やりたいこと、そして今、やれること

私の母親は、私が就職で実家を出ることになったとき、その準備を完璧にしようとして無理をし、

就職後に倒れてしまったことがある。その時期、たまたま他にもいろいろなことが重なって、

よけいに無理をしたゆえなのだけれど、持病を抱えている身で頑張ってしまった。

そして子どもの私は、たぶんそのことにずっと負い目を感じ、そんなふうにしてまで独立したのだから、

それこそ「立派」になって「故郷に錦を飾る」くらいにならなくてはいけない、と、

自分に、さらに拍車をかけることになった。

その結果が、鬱病である。

ダメじゃん。

私、本当に、バカだったなあ。

今になって、やっと、そう思える。

私はずっと、「頑張る子ども」という仮面をかぶってきて、それがまあ、

気持ちよかったからなんだけど、自分のことを叱咤激励してきた。

本当の私はとてもナマケモノで、放っておいたらすぐ手を抜こうとして、

学校の宿題も8月中旬までに終わらせるなんてことはまったくなくて、

そう言う部分が「ダメ」だと思っていた。で、たいていは自分を叱りつつ、動かした。

要はバランスを上手く取れない、不器用な子どもだったわけだ。

「これでいいじゃない」という妥協点を、上手に見つけられなかったのだ。

自分がそういう不器用さを持つことを、いまだにそうであるかもしれないことを、自覚はしているが、

バランスを果たしてうまく取れるようになったのかは、まだよくわかっていない。

そして母親もまた、「頑張る自分」を捨てられない人だったのだなあ、と思う。

子どもに対して常に完璧であろうとし、それが親としての「責務」だと思い、家族のために、

自分を置き去りにしていた。常に常に、他人のために、動いていた。

だから、倒れた。

自分のことを思いっきり棚に上げて語るとすれば、

その頑張りが、私にはプレッシャーとなっていた。

「こうであらねばならない」という見本が、目の前で動いていたようなものである。

母もまた、自分がそうしたいからこそ、無理をしたわけだが、

その無理は結果として、私に引き継がれるような形となってしまったのだ。

チャレンジすること、やれるようになるまで頑張ってみること、そういうハードルを設定すること。

そのこと自体が、悪いわけではない。

でもそのために、と無理をし続けると、必ずどこかに、破綻は出るのだ。自分にも、相手にも出る。
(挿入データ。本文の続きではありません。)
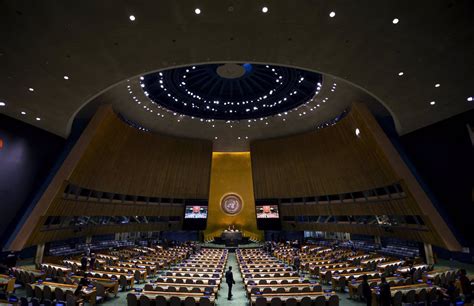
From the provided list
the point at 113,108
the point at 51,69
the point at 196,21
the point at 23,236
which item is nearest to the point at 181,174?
the point at 113,108

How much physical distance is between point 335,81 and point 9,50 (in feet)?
59.7

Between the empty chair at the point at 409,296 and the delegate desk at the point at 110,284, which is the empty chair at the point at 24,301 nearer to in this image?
the delegate desk at the point at 110,284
今の私は、そのことを実地で学ばされたようにも感じている。

「目標は高いほうがいい」なんて言葉もよく聞くけれど、もともと頑張りすぎる傾向にある人には、

低いほうがいいのだ。その代わり、段階を増やしていけばいい。

とくに、鬱にまでなってしまったのであれば、確実にそのほうがいいと、私には思える。

もはや、やりたいことと、やれることは、違うのだ。その差異を、自分で把握するようにしていくこと。

サボるのではなく、ただ、無茶をしないこと。一足飛びにできるようには、「あえて」ならないこと。

そして何より、「できる人」あるいは「頑張る人」という、その自己満足の仮面を剥がすこと。

そんな仮面は、もう必要ないのだ。

私自身、いまだ、それがうまくできるようになったとへ思えない。それゆえに今日は

自戒をこめた自分語りの内容になってしまったけれど、必要な人に、必要な部分が、届きますように。